Der Ofen ist an

Ein Observatorium, eine Kapelle, eine römische Wasserleitung - die Spanne der Mutmaßungen von Besuchern der Hochmark ist groß. Doch der kuppelartige Steinbau mit originell-funktioneller Dachkonstruktion ist ein Nachbau eines historischen Glasschmelzofens (der TV berichtete). Nun wurde er feierlich eingeweiht.

 Otto Obser demonstriert vor dem von ihm erbauten Hochmarker Glasschmelzofen die anstrengende Arbeit der Glasbläser. TV-Foto: Mechthild Schneiders

Otto Obser demonstriert vor dem von ihm erbauten Hochmarker Glasschmelzofen die anstrengende Arbeit der Glasbläser. TV-Foto: Mechthild Schneiders

Kordel. Otto Obser hält die Glasbläserpfeife in den Schmelzofen. Rauchschwaden quillen ihm entgegen, hohe Flammen lodern auf dem trockenen Buchenholz im Brennraum. Er ist hungrig, der Ofen. Zwei Raummeter werden benötigt für 250 Gramm Glas. Richtig angeheizt ist jedoch nicht. Denn der Ofen bringt es auf 1000 bis 1200 Grad. Präzises Heizen wäre dann angesagt. Dabei hilft die West-Ost-Ausrichtung des Nachbaus, so dass der Wind auf der ungeschützten Hochmark oberhalb von Kordel genau durch die Feuerungsöffnung blasen kann.

Knapp 100 Geschichtsinteressierte bestaunen die Rekonstruktion des mittelalterlichen Glasbläserofens, den Obser, Heimatforscher und semi-professioneller Geschichtskundler, von Sommer bis November 2008 errichtet hat. Ein Traum, den schon sein Vater, Heimatforscher Anton Obser, hatte. "Wir haben Glas in den Genen", gibt sein Sohn zu.

Ursprünglich standen zwei Öfen auf der Hochmark



Jeden Stein habe dieser einzeln in die Hand genommen, erzählt der Vorsitzende des Kulturkreises Hochmark, Otmar Werle, bei der offiziellen Einweihung. Er gibt den Gästen einen Einblick in die Geschichte des Glases, vom "Produkt des Zufalls" bis hin zum hohen Mittelalter, als die Techniken des Glasschmelzens auch die Hochmark erreichten. Alice Kauth, Schwester des Erbauers, erzählt in einem Ein-Frau-Mundart-Stück von der Arbeit rund um den Ofen. Und Hilmar Berndt liest Glas-Gedichte von Hauptmann, Fontane und Goethe.

Von der Mitte des zehnten Jahrhunderts an, schätzt Otto Obser, hätten die Glasmacher auf der Hochmark die "Smaragde der Hochmark" - Waldglas ist durch den eisenhaltigen Sand grünlich - produziert. Rund 1000 Jahre reiche der "Glaskorridor". Dass schon die Römer hier Glas herstellten, ist bislang nicht nachgewiesen. "Hier wurden Bleinuten gefunden." Der 72-jährige Kordeler schließt daraus, dass bemalte Kirchenfenster hergestellt wurden. Mindestens zwei Glasschmelzöfen haben - das ergaben Grabungen aus den Jahren 1879, 1938/39 und 2001 - auf der Hochmark gestanden. Obser vermutet weitere Standorte.

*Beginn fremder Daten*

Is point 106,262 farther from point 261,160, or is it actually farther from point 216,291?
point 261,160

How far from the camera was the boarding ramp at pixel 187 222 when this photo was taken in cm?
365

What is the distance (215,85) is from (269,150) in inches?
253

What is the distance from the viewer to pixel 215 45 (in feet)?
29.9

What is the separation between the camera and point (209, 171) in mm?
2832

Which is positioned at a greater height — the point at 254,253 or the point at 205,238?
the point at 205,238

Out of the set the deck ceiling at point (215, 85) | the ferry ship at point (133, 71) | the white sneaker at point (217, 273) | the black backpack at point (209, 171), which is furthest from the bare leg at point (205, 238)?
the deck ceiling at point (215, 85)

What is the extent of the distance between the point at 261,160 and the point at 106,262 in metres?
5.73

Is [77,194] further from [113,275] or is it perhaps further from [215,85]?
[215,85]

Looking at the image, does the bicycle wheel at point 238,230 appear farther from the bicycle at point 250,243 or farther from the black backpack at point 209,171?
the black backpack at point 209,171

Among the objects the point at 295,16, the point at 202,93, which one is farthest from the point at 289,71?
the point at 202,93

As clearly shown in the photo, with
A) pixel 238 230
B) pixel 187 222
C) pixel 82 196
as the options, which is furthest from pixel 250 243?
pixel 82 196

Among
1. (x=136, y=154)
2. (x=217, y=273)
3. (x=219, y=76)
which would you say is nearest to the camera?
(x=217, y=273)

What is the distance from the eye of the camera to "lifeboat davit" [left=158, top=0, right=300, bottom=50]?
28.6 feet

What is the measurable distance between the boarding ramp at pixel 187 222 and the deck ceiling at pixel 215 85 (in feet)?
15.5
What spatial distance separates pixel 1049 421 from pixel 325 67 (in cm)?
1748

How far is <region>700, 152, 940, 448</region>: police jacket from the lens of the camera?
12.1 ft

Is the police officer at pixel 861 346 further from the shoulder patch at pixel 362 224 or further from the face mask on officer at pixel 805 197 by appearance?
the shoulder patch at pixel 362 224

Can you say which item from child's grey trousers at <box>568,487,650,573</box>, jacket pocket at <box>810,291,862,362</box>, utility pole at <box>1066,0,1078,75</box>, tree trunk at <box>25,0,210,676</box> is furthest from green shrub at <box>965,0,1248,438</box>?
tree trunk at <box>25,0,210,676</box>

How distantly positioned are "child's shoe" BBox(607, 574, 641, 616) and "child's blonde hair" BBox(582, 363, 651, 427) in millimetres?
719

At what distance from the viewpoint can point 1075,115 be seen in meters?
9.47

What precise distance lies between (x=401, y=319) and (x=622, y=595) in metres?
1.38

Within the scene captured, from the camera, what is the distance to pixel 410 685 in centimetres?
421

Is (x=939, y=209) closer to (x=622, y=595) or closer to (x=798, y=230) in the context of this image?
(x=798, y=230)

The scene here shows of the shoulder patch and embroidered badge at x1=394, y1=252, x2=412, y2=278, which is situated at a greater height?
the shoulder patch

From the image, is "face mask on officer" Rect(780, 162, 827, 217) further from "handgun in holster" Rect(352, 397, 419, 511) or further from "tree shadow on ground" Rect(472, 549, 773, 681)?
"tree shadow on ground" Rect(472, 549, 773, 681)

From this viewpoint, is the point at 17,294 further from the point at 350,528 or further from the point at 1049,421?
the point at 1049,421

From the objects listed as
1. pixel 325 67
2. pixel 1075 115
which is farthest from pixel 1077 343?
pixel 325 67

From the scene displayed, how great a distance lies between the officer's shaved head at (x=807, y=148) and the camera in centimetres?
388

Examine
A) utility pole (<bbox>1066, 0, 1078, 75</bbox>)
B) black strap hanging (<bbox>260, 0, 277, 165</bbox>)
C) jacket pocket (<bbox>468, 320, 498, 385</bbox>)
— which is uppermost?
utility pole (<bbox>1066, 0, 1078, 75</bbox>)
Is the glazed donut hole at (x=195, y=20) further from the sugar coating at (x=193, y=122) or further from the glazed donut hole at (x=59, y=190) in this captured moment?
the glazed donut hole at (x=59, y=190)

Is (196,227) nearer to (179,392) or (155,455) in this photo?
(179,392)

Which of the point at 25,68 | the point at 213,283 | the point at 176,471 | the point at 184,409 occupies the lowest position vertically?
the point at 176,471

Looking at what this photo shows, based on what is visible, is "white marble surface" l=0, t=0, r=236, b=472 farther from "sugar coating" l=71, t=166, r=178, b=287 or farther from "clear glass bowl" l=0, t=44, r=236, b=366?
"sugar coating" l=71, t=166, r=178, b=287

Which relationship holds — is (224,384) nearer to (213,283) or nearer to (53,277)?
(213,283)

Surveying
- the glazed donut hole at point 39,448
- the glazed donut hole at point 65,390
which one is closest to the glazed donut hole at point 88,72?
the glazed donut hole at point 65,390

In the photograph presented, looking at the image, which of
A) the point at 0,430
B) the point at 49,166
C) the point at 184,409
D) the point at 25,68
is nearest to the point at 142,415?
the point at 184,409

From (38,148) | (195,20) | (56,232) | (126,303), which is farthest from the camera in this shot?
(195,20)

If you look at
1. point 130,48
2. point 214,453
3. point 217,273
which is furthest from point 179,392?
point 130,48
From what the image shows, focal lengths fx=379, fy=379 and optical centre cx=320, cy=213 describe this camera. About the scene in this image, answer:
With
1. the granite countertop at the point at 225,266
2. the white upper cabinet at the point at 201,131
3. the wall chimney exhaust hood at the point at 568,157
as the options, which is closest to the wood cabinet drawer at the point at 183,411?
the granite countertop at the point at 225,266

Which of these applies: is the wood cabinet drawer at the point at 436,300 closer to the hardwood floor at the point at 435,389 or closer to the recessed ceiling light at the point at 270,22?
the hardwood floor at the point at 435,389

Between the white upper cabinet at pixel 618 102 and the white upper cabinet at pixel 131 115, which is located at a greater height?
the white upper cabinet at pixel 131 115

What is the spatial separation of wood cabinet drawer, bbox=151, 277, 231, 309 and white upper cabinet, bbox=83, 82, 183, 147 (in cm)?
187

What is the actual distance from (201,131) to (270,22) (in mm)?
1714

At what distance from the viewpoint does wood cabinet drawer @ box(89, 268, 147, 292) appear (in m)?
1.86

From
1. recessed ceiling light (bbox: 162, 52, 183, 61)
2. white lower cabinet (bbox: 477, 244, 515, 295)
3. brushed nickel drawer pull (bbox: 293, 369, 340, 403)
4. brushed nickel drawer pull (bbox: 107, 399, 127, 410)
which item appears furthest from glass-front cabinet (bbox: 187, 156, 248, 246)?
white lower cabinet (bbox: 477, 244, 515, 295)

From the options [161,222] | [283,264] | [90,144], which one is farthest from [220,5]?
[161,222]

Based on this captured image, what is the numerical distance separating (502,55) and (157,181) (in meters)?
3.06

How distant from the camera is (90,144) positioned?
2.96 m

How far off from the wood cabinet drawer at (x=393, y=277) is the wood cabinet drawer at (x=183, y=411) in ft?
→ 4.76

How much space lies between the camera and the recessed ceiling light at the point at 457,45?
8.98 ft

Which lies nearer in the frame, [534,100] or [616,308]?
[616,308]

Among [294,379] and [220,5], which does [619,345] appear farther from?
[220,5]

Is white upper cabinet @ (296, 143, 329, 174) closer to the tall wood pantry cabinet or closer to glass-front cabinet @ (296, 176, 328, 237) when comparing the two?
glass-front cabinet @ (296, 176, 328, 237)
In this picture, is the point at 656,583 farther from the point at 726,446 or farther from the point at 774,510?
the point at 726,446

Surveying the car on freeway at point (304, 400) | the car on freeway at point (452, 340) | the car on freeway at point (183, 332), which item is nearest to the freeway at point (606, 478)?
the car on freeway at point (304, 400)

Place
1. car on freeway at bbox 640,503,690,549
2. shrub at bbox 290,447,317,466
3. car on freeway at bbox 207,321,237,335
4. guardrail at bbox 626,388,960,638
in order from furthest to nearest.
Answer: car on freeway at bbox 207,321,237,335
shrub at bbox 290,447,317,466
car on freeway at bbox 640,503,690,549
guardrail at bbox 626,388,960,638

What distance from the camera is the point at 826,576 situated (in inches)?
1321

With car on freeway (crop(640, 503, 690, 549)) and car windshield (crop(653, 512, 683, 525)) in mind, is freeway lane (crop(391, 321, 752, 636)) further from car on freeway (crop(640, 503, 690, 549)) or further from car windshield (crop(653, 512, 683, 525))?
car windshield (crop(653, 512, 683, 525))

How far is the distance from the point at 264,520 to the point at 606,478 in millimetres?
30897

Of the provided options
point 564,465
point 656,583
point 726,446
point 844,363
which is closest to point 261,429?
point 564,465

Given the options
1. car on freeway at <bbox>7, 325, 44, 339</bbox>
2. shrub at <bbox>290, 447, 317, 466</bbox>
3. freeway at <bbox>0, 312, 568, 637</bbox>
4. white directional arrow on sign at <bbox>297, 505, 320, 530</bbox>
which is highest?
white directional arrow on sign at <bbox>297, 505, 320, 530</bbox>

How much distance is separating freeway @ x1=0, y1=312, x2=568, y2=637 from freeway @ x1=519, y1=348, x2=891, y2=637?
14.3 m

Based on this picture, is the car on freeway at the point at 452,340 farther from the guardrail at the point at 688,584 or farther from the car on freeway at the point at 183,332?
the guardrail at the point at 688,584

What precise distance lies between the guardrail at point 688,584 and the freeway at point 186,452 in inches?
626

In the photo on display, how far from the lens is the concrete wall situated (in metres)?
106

Der jetzige Ofen ist allerdings nicht authentisch. Doch die exponierte Lage direkt vor der Kulturscheune zieht die Blicke der Passanten auf sich.

Vier Glasbläser konnten gleichzeitig am Schmelzofen arbeiten. Zwei Liter oder vier Kilogramm Fritte (Glasschmelze) - das Tageswerk eines Glasbläsers - passten in den Schmelztopf, dem Glashafen, an dem Obser mit seiner Pfeife den Zuschauern vorführt, wie Glasblasen funktioniert. Es ist eine Trockenübung im Freien - flüssiges Glas ist am Einweihungstag nicht im Ofen vorhanden. Getröstet werden sie mit echten Kuadeler Panekuchen" (Kordeler Pfannkuchen) aus dem Mininachbau im nahen Vereinsdomizil Kulturscheune.